───── Excerpted text ─────

# Shortening Mitutoyo Digimatic Scale



## mksj (Nov 3, 2014)

Hi,

I wanted to see if it is possible to cut a Mitutoyo Digimatic Scale that I would like to adapt to the tail stock of my lathe. I am familiar with the magnetic grating type, but not the capacitance type used by the Mitutoyo Digimatic. If it is possible, which end would I cut and does it effect the origin reading?
Thanks.


----------



## davidh (Nov 3, 2014)

i think the best thing to do if you get no replys is to call them with your model number. . .


----------



## Holescreek (Nov 4, 2014)

I have a bunch of old/unserviceable calipers (worn jaws) with digimatic scales sitting in a drawer, I darn near took one to the chop saw to see for myself.  I'm pretty confident that you can cut them wherever you want but have never tried it myself.  Origin can be set anywhere on the scale.  I found a reference on another site where a couple of fellows shortened them stating that they cut the end opposite of the logo. I don't know if it was because they wanted to have the nice logo or whether they thought it would make a difference.


----------



## mksj (Nov 4, 2014)

Thank you for the information. I did note that other posting also. They mentioned that the cut end would need the ground strap reconnected.

I will do some more research into it and contact the manufacturer, but I am sure they will say to buy a shorter one.


----------



## Holescreek (Nov 4, 2014)

Now I'm curious. If I get a chance tonight I'll cut one and give you a report. I don't see the need for a "ground strap" on a steel instrument.  Good luck getting anyone at Mitutoyo to give you an answer, I work with those guys regularly and unless you happen to luck out and the design engineer accidentally picks up the phone they're not going to have a clue.

─────

=== Given instruction 1 ===
In the forum thread on shortening a Mitutoyo Digimatic scale, why does Holescreek doubt that a ground strap is needed after the cut?
=== Given instruction 2 ===
Answer these questions from the forum thread on shortening a Mitutoyo Digimatic scale:
(a) What part of the lathe does mksj want to fit the scale to?
(b) Which end did the fellows on another site cut when they shortened their scales?
(c) Which type of scale does mksj say they are already familiar with?
=== Given instruction 3 ===
Carry on the forum thread on shortening a Mitutoyo Digimatic scale from its last post.

───── Provided material ─────

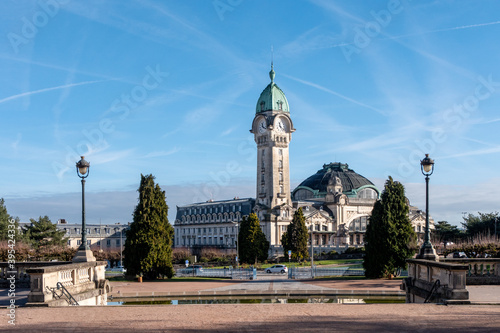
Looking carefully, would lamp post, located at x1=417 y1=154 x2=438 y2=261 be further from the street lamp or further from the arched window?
the arched window

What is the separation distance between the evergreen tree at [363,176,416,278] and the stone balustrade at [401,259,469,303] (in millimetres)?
20704

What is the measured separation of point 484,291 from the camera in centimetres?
2194

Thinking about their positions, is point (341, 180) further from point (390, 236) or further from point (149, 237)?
point (149, 237)

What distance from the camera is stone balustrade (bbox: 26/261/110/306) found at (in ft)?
61.0

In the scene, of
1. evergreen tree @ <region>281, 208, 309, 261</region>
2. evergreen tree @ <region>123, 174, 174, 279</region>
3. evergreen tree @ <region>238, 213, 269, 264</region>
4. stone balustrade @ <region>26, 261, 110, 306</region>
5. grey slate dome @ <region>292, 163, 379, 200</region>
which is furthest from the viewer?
grey slate dome @ <region>292, 163, 379, 200</region>

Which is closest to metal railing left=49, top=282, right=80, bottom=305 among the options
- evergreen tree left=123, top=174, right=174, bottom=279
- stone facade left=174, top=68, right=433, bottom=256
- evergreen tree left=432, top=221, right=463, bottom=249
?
evergreen tree left=123, top=174, right=174, bottom=279

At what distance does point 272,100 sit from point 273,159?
492 inches

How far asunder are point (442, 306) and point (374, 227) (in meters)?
27.3

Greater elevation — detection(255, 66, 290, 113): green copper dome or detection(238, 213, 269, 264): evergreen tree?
detection(255, 66, 290, 113): green copper dome

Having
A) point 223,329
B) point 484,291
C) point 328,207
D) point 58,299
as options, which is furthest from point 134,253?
point 328,207

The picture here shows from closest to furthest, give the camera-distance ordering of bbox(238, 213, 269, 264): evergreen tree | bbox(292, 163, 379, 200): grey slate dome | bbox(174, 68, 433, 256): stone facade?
bbox(238, 213, 269, 264): evergreen tree → bbox(174, 68, 433, 256): stone facade → bbox(292, 163, 379, 200): grey slate dome

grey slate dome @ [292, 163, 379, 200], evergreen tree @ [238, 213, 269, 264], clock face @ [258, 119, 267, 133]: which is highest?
clock face @ [258, 119, 267, 133]

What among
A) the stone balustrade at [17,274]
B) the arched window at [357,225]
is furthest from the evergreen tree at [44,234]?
the arched window at [357,225]

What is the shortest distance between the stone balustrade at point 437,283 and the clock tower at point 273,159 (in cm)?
9688
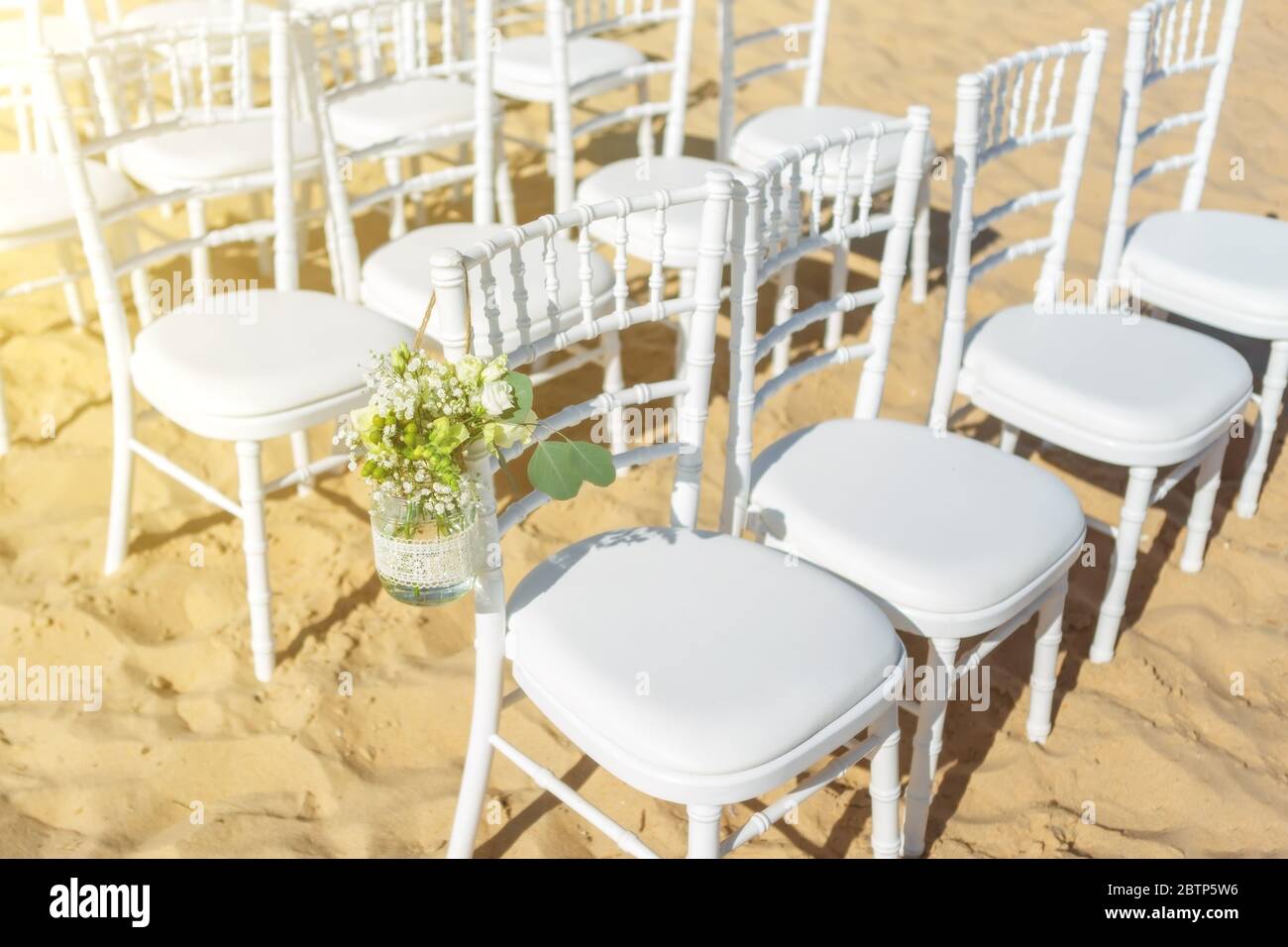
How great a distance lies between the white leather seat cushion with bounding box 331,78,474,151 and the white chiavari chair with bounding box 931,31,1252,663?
1.40 meters

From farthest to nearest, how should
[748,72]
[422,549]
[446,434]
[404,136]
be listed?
[748,72] < [404,136] < [422,549] < [446,434]

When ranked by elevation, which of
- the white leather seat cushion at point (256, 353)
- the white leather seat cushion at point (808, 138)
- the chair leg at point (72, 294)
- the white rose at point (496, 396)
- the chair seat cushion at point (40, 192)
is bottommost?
the chair leg at point (72, 294)

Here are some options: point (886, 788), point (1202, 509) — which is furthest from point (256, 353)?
point (1202, 509)

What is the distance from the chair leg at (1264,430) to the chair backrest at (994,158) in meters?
0.53

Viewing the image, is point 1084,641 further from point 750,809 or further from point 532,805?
point 532,805

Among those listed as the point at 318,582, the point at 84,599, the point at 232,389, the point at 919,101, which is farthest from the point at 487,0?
the point at 919,101

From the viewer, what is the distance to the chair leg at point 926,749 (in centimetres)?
189

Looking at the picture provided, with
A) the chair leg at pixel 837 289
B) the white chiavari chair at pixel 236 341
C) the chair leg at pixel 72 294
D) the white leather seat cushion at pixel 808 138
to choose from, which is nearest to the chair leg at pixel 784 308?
the chair leg at pixel 837 289

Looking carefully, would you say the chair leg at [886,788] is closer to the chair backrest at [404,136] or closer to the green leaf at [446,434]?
the green leaf at [446,434]

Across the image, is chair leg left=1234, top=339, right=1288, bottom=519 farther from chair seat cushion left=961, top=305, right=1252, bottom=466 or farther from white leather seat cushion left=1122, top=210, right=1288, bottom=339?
chair seat cushion left=961, top=305, right=1252, bottom=466

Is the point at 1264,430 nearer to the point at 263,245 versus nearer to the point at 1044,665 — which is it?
the point at 1044,665

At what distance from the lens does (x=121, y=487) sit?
2625 mm

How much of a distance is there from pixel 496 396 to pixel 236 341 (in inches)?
41.5

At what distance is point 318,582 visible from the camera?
2686 millimetres
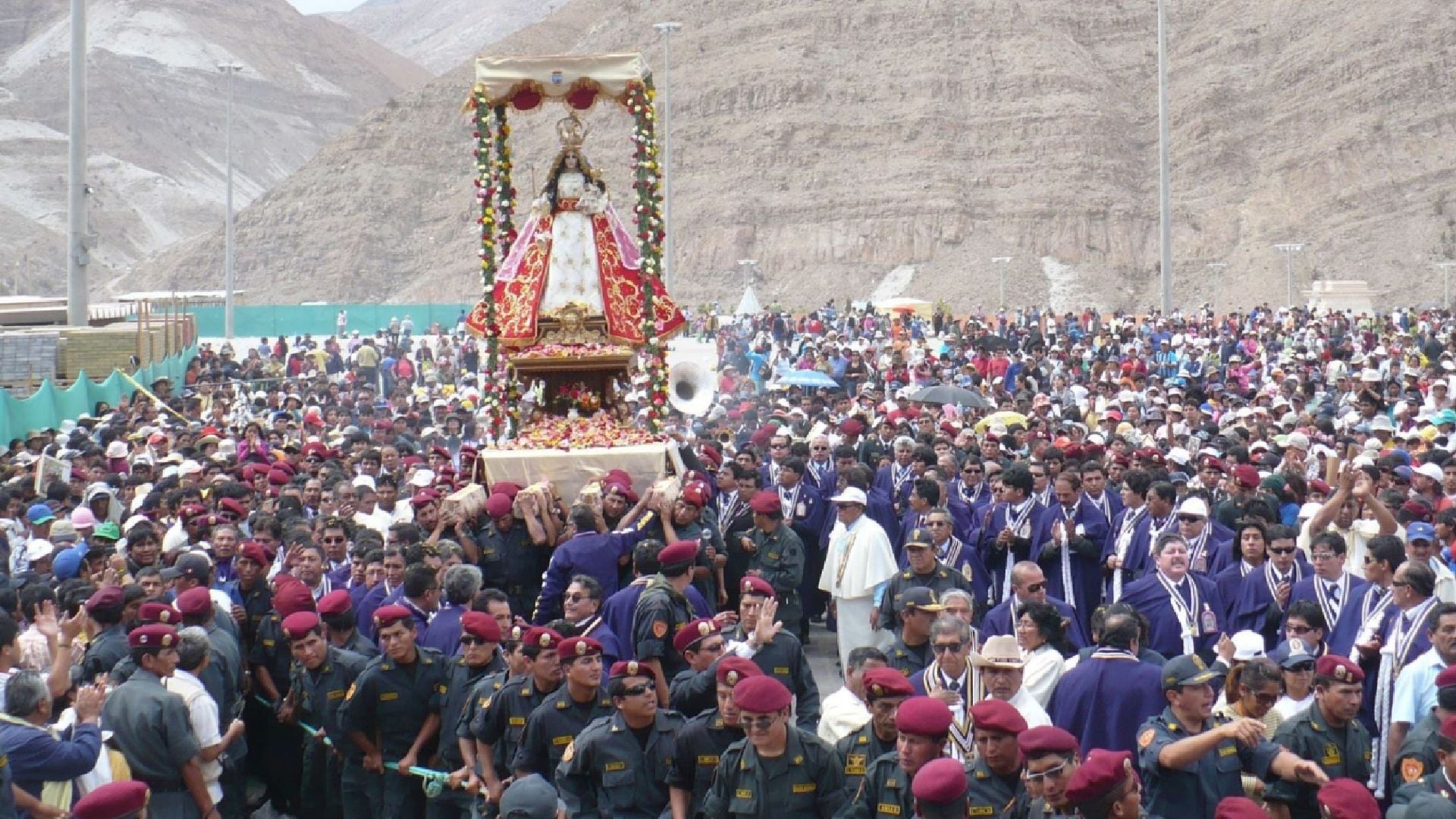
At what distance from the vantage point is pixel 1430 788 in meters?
6.72

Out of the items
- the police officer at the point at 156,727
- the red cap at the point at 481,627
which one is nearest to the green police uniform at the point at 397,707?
the red cap at the point at 481,627

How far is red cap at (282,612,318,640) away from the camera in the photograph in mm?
9422

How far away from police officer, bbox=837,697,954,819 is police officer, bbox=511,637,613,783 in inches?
57.8

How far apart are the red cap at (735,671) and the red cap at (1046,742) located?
4.17 ft

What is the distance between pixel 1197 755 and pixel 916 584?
3679mm

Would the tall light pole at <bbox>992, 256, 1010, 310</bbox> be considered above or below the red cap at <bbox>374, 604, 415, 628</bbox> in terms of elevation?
above

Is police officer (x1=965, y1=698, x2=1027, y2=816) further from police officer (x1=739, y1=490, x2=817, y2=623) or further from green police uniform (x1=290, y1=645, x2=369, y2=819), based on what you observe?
police officer (x1=739, y1=490, x2=817, y2=623)

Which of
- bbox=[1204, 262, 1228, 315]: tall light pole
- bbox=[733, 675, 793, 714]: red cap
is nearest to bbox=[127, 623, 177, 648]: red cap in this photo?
bbox=[733, 675, 793, 714]: red cap

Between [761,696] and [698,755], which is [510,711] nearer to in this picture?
[698,755]

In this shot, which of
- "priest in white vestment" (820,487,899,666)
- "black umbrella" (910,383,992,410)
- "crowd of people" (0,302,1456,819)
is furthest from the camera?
"black umbrella" (910,383,992,410)

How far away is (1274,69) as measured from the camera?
101875 millimetres

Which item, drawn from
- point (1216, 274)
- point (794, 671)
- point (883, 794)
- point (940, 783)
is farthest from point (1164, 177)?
point (1216, 274)

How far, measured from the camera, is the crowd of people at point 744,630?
725cm

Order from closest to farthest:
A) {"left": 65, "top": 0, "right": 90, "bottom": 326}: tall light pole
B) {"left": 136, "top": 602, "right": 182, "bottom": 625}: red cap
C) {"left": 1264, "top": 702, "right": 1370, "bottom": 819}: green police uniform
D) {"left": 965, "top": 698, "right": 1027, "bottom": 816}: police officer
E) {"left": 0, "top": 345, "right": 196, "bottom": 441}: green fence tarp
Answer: {"left": 965, "top": 698, "right": 1027, "bottom": 816}: police officer
{"left": 1264, "top": 702, "right": 1370, "bottom": 819}: green police uniform
{"left": 136, "top": 602, "right": 182, "bottom": 625}: red cap
{"left": 0, "top": 345, "right": 196, "bottom": 441}: green fence tarp
{"left": 65, "top": 0, "right": 90, "bottom": 326}: tall light pole
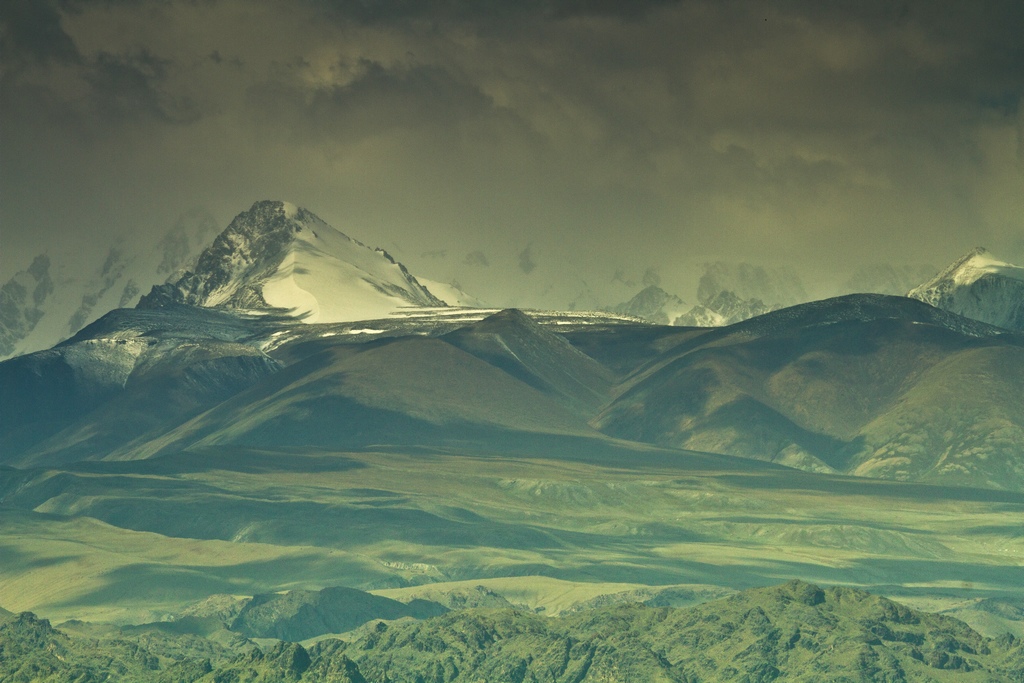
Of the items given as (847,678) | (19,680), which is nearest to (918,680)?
(847,678)

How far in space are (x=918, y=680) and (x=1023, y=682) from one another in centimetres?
912

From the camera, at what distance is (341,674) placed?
192 meters

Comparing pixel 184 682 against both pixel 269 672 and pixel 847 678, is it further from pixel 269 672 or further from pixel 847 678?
pixel 847 678

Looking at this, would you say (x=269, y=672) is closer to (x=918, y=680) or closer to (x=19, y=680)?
(x=19, y=680)

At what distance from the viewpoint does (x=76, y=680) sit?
622 ft

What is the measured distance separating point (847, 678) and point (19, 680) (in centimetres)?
7087

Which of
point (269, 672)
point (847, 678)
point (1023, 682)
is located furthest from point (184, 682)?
point (1023, 682)

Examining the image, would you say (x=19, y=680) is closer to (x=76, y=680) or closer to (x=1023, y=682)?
(x=76, y=680)

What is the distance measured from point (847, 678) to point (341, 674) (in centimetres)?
4435

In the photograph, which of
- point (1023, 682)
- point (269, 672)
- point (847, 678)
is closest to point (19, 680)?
point (269, 672)

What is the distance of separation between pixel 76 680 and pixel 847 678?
66278 mm

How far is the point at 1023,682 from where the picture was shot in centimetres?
19925

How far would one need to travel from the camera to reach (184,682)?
195750 millimetres

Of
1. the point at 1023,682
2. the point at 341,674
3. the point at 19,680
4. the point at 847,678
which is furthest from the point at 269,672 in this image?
the point at 1023,682
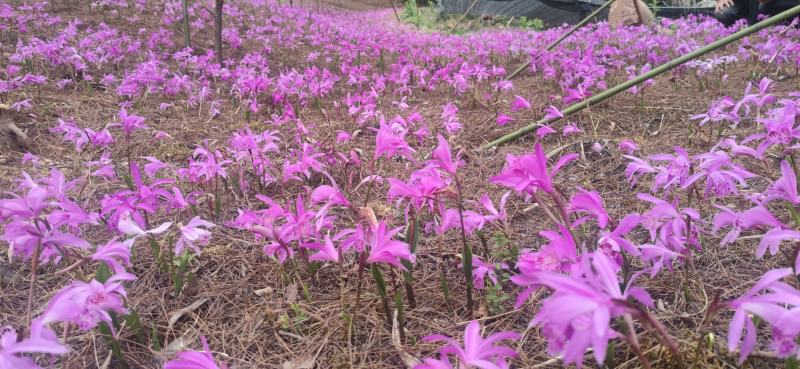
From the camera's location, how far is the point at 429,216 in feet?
7.13

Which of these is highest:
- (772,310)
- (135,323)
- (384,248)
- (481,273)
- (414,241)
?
(772,310)

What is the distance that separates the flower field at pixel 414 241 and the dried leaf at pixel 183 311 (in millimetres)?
18

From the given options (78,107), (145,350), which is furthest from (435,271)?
(78,107)

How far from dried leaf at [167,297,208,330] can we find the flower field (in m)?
0.02

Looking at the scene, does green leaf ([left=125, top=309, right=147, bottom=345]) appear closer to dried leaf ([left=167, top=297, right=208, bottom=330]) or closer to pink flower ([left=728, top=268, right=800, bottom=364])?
dried leaf ([left=167, top=297, right=208, bottom=330])

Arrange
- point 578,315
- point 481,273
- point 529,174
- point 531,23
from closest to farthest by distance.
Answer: point 578,315 < point 529,174 < point 481,273 < point 531,23

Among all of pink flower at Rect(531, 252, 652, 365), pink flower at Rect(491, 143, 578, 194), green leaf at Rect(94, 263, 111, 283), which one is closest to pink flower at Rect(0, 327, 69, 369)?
green leaf at Rect(94, 263, 111, 283)

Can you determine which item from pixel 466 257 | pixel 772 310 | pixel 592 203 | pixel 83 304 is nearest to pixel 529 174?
pixel 592 203

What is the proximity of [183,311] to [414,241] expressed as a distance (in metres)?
0.87

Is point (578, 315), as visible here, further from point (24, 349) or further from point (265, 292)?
point (265, 292)

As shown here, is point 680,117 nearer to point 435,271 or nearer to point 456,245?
point 456,245

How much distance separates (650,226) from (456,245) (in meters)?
0.92

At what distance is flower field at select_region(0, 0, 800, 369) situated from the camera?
93cm

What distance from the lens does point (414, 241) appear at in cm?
140
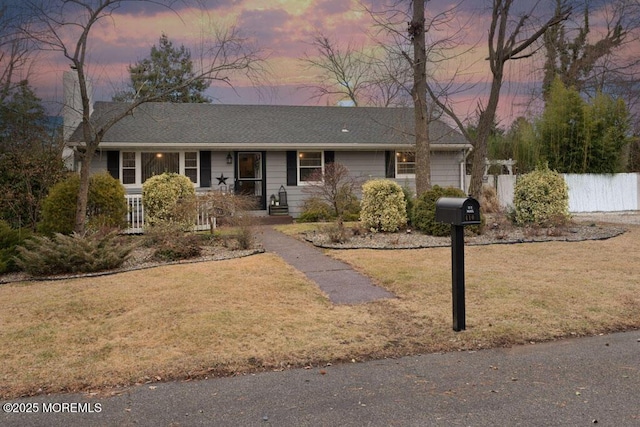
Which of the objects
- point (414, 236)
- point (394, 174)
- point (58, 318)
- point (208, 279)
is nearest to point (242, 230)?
point (208, 279)

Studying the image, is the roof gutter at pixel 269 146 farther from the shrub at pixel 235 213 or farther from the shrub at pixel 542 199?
the shrub at pixel 542 199

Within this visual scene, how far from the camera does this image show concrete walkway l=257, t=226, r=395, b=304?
6.22m

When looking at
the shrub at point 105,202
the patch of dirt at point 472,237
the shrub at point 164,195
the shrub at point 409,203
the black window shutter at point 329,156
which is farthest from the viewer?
the black window shutter at point 329,156

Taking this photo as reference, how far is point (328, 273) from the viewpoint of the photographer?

─────

=== Written answer 1 ===
Holescreek says he doesn't see the need for a ground strap on a steel instrument. Because the scale is steel, he questions the claim from the other posting that the cut end must have the ground strap reconnected.

=== Written answer 2 ===
(a) The tail stock.
(b) The end opposite the logo.
(c) The magnetic grating type.

=== Written answer 3 ===
----------



## Holescreek (Nov 4, 2014)

I cut the end off of a 6" digimatic scale with a 14" chop saw tonight after first removing the 4 screws that held the electronics onto the back plate.  Aside from the heat distorting the top layer of plastic that covers the copper scale everything works great. I zeroed and set origin at each end.  I've had a few of these come into the lab with the top layer of plastic (kind of a plastic coated canvas material) badly damaged and had to peel it completely off for the reader head to slide by. There's nothing underneath but a whole lot of segmented copper plates.  I used the adhesive backed plastic from a thermal label printing machine to re-cover the scales and put them back in service.


----------



## Holescreek (Nov 4, 2014)

Thinking about this at lunch tonight.  Rather than cutting an expensive scale that you could sell or use elsewhere, have you considered using a $12 harbor freight digital caliper?  That's how I did my tailstock.  ou have to use a carbide drill bit to put a hole in the jaws, the stainless steel is hardened.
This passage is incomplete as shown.